• _Extrait_:
========
Mais bon, faut bien travailler un peu aussi, alors samedi après-midi j’ai fait les centres commerciaux des boulevards périphériques avec ma petite enregistreuse. Bonjour monsieur, bonjour madame, allez-vous voter mardi ?

J’ayiiiis ça ! J’ayiiis parler au monde. Non, c’est faux, j’ayiiis poser au monde des questions que j’ayirais qu’on me pose. Anyway. Les gens sont plus gentils par ici, c’est tout ce qui reste du Vieux Sud, la gentillesse, et j’en ai abusé largement samedi après-midi aux portes d’un Win-Dixie. Bonjour madame. À la caisse d’un nettoyeur Massey’s. Excusez-moi monsieur. Il y a eu aussi un Blockbuster, une pharmacie Wallgreen’s, un Texaco...

QUESTION : Irez-vous voter mardi ?

Des oui, des non. Aux « non » j’ai demandé pourquoi. Quelques réponses. Stanley, la quarantaine, Blanc : Parce que de toute façon ce sont des gens qui ne sont pas élus qui dirigent le pays. Pensez aux conseillers de Bush. Andy, la quarantaine, Blanc : Mardi je vais à la chasse aux cailles. Je lui ai demandé si c’était une blague : Oui, mais je vous expliquerai pas. (Je ne sais pas si cela a un quelconque rapport, mais A Man in Full de Tom Wolfe commence par une chasse aux cailles en Alabama. Je ne pense pas que le bonhomme me citait Tom Wolfe, mais le fait est qu’on chasse vraiment la caille dans le coin.)
========
• _Consignes_:
- A) Recopiez l'extrait depuis « Mais bon, faut » jusqu'à « allez-vous voter mardi ? » inclus.
- B) Répondez d'après l'extrait :
(i) Quand le narrateur a-t-il fait la tournée des centres commerciaux ?
(ii) Que répond Andy sur ce qu'il fera mardi ?
(iii) Par quoi commence A Man in Full de Tom Wolfe ?
- C) Relevez tous les commerces que l'extrait désigne par leur nom.
Appuyez-vous uniquement sur l'extrait.

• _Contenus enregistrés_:
========
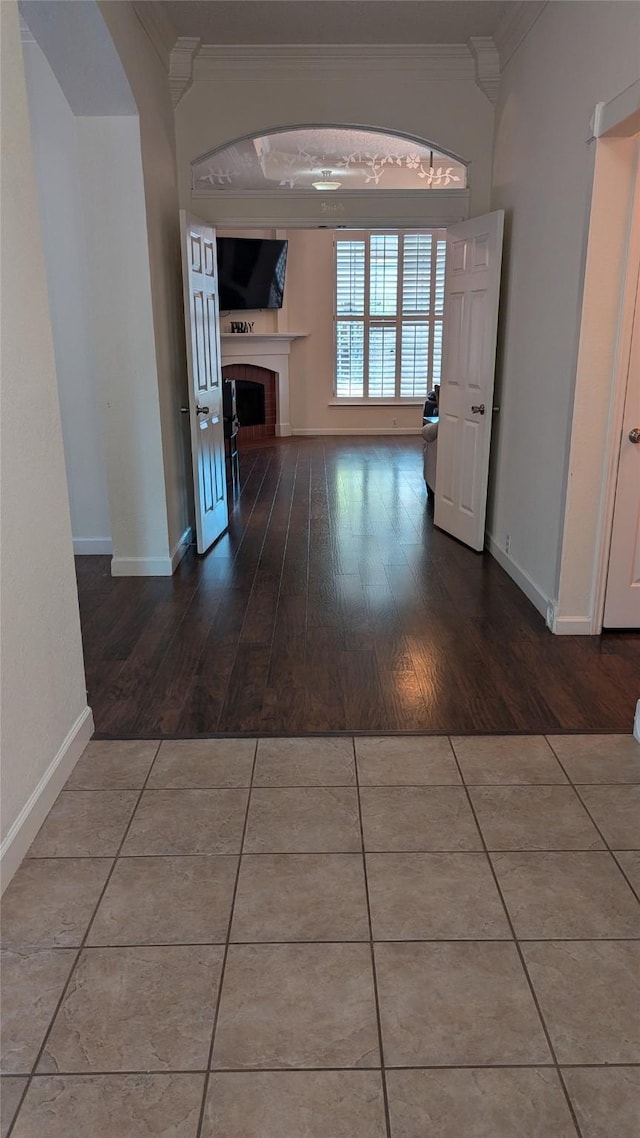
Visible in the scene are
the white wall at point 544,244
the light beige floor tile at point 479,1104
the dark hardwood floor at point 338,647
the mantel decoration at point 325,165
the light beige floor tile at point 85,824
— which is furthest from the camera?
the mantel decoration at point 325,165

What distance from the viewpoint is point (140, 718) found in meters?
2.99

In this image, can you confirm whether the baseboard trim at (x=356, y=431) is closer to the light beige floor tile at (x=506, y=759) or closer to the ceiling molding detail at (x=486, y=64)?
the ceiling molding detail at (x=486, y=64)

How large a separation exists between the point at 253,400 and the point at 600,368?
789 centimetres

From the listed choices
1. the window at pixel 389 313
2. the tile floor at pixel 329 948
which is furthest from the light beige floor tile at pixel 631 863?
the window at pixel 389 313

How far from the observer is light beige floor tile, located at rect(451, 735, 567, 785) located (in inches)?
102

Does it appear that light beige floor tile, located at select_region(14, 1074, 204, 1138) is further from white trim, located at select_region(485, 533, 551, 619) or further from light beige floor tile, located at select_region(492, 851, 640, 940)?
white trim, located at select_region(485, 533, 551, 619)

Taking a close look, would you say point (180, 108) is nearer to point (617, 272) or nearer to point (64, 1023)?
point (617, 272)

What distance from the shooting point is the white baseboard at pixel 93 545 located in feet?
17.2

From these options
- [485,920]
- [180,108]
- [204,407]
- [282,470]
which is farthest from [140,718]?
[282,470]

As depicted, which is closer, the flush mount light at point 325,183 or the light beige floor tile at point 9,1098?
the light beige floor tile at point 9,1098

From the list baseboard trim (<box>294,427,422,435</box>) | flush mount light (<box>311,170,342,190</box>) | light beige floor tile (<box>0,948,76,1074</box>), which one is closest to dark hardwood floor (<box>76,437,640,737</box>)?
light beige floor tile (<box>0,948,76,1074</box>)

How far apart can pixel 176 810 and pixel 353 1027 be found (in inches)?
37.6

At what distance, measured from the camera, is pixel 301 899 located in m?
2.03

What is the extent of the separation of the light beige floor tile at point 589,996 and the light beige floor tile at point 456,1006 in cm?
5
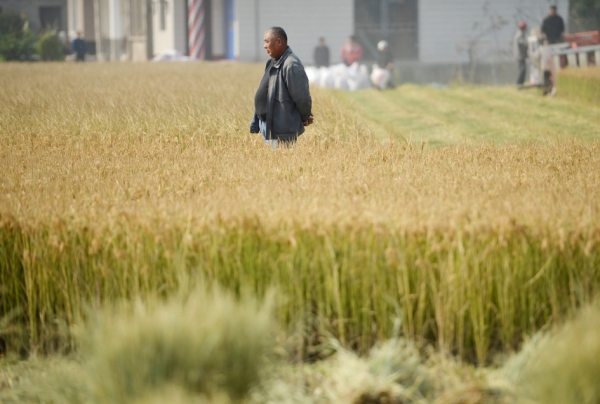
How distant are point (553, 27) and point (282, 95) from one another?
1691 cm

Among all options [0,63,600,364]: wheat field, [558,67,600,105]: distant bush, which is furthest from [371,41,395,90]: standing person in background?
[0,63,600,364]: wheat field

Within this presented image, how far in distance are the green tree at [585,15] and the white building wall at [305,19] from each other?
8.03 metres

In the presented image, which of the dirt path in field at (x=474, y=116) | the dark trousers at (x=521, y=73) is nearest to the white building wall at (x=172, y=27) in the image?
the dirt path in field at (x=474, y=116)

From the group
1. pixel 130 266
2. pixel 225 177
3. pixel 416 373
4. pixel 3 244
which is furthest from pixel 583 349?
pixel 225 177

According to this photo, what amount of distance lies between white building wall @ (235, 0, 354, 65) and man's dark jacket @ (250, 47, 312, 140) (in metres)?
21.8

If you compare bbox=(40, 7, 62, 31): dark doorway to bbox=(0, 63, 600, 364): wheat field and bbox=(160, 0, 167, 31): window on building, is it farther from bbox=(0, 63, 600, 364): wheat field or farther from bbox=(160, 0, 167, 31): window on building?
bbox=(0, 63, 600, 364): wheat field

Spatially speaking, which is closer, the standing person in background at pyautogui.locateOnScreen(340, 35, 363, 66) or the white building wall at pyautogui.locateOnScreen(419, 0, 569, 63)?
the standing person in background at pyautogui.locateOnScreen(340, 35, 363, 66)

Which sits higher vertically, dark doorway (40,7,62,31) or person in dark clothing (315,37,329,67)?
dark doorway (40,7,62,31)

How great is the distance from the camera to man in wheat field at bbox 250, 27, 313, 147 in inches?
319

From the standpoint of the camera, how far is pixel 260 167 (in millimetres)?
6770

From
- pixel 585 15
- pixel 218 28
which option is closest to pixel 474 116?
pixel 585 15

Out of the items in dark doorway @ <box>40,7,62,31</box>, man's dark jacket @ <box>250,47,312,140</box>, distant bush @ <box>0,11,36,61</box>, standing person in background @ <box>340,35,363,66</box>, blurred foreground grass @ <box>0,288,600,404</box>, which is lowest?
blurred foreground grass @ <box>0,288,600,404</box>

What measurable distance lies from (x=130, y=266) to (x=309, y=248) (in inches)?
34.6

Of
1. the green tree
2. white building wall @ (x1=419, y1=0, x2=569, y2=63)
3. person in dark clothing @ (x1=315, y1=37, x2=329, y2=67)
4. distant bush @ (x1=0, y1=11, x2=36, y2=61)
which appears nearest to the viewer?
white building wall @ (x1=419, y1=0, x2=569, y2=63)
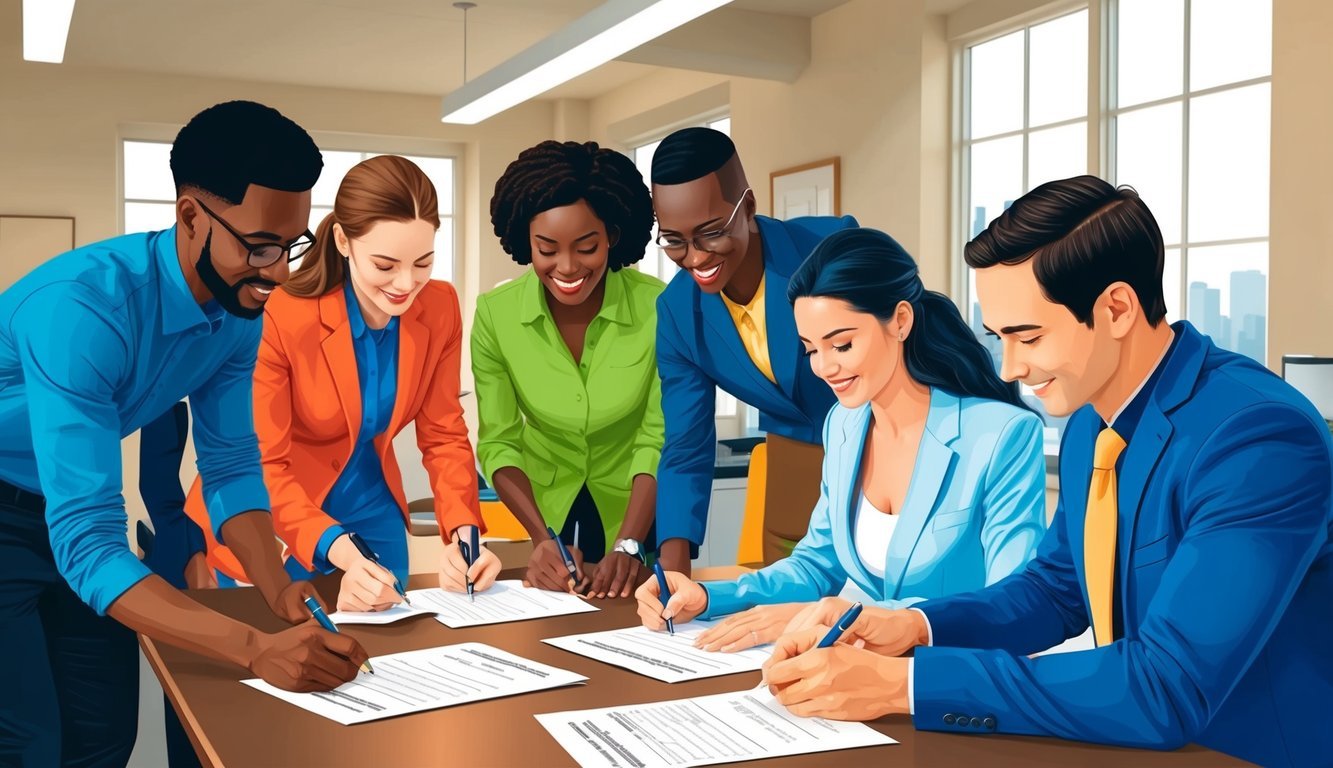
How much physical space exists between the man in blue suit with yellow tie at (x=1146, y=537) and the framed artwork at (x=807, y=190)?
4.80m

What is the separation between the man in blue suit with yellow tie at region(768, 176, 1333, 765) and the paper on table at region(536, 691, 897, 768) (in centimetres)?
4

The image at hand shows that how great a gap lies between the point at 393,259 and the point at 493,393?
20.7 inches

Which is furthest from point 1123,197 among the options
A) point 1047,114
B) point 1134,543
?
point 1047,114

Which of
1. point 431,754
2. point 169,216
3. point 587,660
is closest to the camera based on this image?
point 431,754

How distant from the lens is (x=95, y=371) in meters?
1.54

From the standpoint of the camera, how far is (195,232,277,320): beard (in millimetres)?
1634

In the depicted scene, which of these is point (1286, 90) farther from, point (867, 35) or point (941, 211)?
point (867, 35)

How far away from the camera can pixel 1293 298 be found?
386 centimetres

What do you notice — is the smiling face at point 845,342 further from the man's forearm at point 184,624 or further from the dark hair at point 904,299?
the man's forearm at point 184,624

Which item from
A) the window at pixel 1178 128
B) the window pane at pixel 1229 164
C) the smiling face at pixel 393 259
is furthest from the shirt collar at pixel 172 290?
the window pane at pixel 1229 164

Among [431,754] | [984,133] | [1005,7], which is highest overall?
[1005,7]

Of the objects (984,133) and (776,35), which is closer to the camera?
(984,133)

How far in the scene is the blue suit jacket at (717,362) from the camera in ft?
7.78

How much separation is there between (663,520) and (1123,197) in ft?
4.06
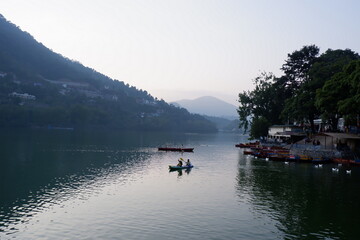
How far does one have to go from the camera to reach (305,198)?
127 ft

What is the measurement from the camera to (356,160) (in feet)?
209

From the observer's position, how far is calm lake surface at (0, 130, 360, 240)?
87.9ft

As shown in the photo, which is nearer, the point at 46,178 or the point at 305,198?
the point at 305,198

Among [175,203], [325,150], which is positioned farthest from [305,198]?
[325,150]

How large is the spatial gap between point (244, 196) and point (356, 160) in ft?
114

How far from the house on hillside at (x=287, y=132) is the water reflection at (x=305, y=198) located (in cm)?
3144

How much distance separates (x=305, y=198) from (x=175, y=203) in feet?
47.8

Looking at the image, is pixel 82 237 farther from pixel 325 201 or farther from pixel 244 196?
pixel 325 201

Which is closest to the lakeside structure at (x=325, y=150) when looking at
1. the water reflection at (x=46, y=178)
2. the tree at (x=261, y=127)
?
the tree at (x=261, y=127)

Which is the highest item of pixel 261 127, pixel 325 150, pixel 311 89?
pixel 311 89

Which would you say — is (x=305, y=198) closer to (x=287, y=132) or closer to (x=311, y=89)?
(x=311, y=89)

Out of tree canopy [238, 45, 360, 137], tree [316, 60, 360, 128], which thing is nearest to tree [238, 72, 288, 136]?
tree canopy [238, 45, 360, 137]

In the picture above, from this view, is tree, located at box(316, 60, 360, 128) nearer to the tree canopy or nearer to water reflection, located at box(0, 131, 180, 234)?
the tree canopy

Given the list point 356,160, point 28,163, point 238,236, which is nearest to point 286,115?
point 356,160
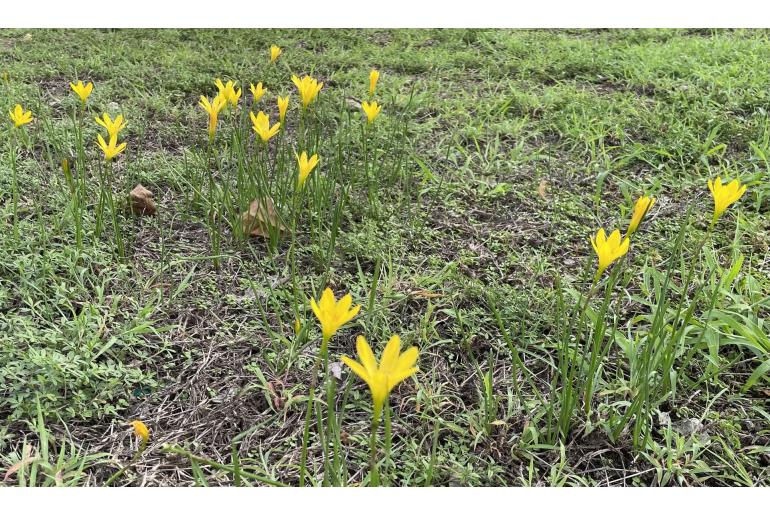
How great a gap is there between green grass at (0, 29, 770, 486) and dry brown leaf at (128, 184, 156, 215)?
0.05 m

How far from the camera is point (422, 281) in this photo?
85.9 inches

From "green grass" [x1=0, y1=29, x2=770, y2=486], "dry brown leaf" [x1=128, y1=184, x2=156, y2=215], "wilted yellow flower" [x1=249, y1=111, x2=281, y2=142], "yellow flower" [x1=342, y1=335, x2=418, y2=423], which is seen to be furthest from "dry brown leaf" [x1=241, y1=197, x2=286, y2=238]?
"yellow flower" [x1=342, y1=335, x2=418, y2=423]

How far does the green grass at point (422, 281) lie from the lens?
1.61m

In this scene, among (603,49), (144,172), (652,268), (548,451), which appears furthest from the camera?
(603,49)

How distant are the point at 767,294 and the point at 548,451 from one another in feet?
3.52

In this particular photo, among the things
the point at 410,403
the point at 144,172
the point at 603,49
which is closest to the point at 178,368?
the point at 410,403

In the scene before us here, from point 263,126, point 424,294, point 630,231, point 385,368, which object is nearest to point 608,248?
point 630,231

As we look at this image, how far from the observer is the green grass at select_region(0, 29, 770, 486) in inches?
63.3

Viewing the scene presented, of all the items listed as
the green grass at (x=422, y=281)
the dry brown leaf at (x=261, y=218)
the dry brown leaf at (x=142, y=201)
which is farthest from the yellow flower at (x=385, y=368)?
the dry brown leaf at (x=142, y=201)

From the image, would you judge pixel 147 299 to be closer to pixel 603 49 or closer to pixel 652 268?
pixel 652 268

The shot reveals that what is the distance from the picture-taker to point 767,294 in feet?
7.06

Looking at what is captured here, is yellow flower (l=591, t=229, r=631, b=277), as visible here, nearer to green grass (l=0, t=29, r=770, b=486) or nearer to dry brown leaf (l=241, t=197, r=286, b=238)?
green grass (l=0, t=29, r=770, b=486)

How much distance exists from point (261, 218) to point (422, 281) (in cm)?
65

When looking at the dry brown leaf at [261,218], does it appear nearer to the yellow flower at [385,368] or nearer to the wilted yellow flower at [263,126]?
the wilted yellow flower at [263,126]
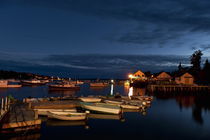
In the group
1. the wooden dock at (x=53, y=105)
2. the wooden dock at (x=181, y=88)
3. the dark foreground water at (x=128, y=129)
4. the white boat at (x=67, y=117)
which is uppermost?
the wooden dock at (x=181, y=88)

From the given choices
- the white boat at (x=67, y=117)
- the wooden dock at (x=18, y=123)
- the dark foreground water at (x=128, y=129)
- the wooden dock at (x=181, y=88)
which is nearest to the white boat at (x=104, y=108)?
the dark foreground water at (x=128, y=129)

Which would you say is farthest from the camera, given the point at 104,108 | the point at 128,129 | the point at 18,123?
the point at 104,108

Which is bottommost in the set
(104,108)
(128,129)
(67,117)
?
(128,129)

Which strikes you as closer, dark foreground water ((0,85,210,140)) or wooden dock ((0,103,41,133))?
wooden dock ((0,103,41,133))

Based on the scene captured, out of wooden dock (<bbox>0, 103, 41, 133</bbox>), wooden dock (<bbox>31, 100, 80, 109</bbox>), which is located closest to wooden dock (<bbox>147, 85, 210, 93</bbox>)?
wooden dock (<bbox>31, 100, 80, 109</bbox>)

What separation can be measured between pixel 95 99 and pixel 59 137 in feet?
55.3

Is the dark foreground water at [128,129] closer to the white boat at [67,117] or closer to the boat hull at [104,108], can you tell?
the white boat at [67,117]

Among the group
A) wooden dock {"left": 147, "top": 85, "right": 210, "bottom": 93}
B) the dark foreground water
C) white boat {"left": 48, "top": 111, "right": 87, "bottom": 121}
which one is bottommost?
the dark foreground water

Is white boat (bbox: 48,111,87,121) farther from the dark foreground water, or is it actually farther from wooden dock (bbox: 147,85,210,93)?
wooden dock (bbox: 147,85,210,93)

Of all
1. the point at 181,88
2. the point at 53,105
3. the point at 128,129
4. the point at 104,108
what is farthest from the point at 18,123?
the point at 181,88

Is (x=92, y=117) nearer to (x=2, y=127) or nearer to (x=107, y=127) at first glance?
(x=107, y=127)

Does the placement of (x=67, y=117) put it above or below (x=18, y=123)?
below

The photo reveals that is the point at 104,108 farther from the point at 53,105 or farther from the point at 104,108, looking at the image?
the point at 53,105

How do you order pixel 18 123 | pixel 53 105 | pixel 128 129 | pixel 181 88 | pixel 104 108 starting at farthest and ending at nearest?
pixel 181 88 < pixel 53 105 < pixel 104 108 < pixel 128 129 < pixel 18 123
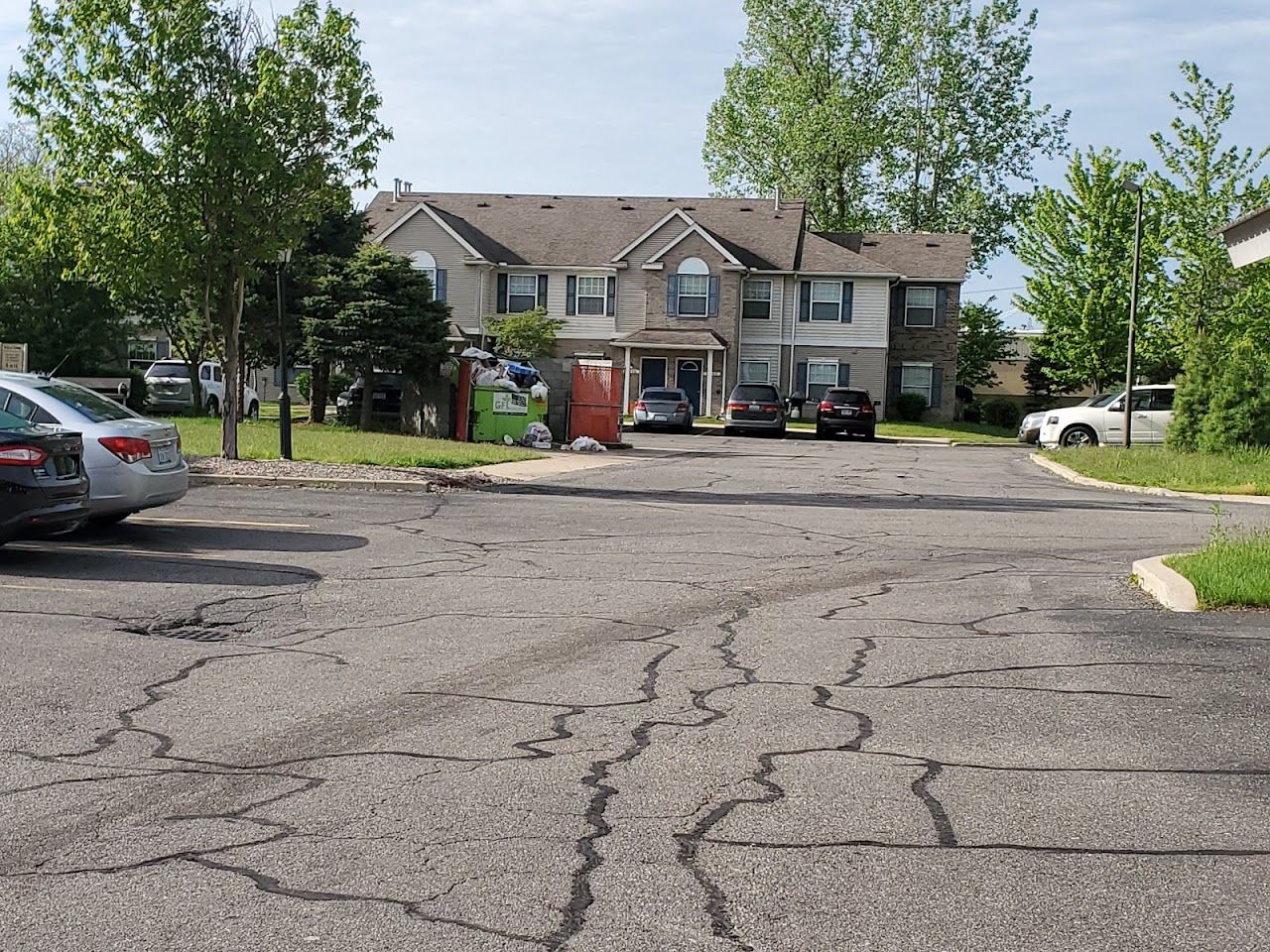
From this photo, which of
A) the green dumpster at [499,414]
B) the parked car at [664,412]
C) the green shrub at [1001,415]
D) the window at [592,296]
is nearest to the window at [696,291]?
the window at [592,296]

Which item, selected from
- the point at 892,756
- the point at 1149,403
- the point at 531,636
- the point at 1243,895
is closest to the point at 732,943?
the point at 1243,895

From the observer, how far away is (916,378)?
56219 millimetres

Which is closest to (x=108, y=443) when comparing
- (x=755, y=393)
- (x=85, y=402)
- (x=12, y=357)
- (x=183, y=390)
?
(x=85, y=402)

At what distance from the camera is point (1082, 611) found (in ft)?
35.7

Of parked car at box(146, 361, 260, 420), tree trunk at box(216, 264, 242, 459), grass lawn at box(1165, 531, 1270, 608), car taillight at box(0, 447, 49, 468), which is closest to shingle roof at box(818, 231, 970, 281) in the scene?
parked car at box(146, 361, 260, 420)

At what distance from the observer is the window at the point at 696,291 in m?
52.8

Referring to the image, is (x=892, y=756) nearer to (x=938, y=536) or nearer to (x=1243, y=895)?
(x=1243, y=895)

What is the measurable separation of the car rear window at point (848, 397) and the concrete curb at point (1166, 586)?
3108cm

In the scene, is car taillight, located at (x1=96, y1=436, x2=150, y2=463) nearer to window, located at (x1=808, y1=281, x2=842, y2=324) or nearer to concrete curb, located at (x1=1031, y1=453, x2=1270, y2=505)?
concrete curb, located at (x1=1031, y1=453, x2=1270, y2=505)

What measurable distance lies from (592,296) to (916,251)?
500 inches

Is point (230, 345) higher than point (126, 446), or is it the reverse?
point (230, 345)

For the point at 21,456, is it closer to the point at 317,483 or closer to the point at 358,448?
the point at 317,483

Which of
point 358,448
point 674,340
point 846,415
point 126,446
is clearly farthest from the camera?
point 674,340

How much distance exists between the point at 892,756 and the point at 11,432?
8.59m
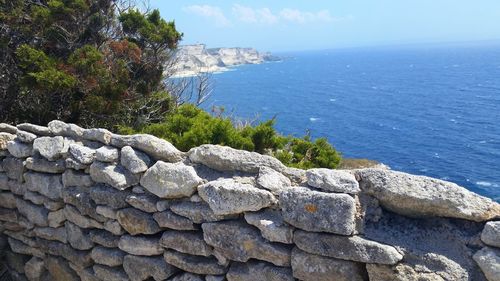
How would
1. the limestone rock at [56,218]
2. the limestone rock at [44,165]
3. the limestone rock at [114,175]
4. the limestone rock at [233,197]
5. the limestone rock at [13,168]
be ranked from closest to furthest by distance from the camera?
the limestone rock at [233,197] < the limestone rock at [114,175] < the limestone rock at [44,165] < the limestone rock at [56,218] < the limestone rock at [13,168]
========
• _Corrigé_:
- A)
Mais bon, faut bien travailler un peu aussi, alors samedi après-midi j’ai fait les centres commerciaux des boulevards périphériques avec ma petite enregistreuse. Bonjour monsieur, bonjour madame, allez-vous voter mardi ?

- B)
(i) Le samedi après-midi.
(ii) Il ira à la chasse aux cailles.
(iii) Par une chasse aux cailles en Alabama.

- C) Win-Dixie, Massey's, Blockbuster, Wallgreen's, Texaco